Combined targeted expression of the Pik3caH1047R and Apc mutations in the gastrointestinal tract causes invasive adenocarcinomas (#199)

Lauren M Hare 1 , Karen G Montgomery 1 , Kevin Mills 1 , Toby J Phesse 2 , Mattias Ernst 2 , Rob G Ramsay 1 , Wayne A Phillips 1
  1. Peter MacCallum Cancer Centre, East Melbourne, VIC, Australia
  2. Cell Signalling and Cell Death, Walter and Eliza Hall Institute of Medical Research, Parkville, VIC, Australia

The PI3K/Akt signalling cascade has an important role in critical cellular processes known to function aberrantly in pathological conditions, including cancer. Mutations in the PIK3CAgene, which encodes the p110α catalytic subunit of the PI3K enzyme, have been detected in up to 30% of colorectal cancers (CRCs). The majority of CRCs undergo a distinct multistage pathogenesis from aberrant crypts to adenomas and eventually invasive carcinomas and metastases. Yet, it is not known at which stage PIK3CAmutations occur. One common aberration is the Pik3caH1047R mutation for which we have developed a novel mouse model. This model possesses a conditional Cre recombinase (Cre) inducible Pik3caH1047R mutation.  Prior to excision, the wildtype allele is normally expressed however, upon the introduction of Cre, the wildtype allele is removed and the latent mutant allele is now expressed by the endogenous promoter and thus at physiologically relevant levels in otherwise wildtype cells.

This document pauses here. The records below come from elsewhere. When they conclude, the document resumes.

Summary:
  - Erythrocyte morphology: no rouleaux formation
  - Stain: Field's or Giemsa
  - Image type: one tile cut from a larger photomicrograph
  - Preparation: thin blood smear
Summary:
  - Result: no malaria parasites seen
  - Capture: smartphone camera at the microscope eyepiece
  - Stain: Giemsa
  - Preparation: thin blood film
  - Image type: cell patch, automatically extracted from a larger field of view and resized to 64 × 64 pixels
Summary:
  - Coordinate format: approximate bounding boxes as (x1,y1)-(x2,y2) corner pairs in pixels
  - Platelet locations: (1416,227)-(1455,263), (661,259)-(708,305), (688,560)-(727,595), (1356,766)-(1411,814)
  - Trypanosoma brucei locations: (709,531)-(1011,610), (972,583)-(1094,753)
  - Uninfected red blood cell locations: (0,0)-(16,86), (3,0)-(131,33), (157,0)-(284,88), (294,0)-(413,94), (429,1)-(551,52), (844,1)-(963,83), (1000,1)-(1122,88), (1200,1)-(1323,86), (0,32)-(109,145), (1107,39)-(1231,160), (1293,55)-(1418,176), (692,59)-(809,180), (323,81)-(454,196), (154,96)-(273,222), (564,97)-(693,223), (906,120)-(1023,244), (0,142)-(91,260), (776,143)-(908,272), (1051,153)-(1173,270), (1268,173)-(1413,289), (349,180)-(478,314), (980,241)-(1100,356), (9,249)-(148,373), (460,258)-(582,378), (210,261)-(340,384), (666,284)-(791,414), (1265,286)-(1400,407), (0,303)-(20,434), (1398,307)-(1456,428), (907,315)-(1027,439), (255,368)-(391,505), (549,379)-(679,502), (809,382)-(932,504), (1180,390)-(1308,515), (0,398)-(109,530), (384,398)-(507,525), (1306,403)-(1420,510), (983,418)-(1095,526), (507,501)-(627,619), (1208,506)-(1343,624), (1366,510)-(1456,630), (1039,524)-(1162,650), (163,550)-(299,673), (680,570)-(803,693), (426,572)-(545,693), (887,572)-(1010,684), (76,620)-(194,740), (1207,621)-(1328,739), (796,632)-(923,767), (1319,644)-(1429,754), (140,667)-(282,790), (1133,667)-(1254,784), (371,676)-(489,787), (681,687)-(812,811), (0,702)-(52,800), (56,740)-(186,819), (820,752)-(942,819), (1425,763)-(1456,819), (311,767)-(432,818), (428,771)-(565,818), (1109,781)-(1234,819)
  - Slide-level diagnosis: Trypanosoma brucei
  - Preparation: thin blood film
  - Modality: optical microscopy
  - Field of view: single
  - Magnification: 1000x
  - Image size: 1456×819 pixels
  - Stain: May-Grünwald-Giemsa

This novel mouse model was used to assess the role of the Pik3caH1047R mutation at CRC initiation, progression and metastasis. Expression of the Pik3caH1047R mutation was targeted to the gastrointestinal tract using the RU486 inducible A33CrePR2 mouse whose Cre expression is under the control of the gastrointestinal specific gpa33 locus. The result is the induction of Pik3caH1047R in A33-expressing cells of the gastrointestinal tract. Expression of the Pik3caH1047R mutation alone was unable to initiate CRC. Using the Cre inducible Apc580D/580D mouse, expression of the Pik3caH1047R mutation in combination with loss of the Adenomatous Polyposis Coli (Apc) gene, known to cause colon adenomas, resulted in progression to invasive adenocarcinomas. This is the first mouse model of colorectal adenocarcinoma as a result of the endogenous expression of the Pik3caH1047R in synergism with Apc deletion and suggests that Pik3ca mutations have a role in the later stages of colorectal carcinogenesis.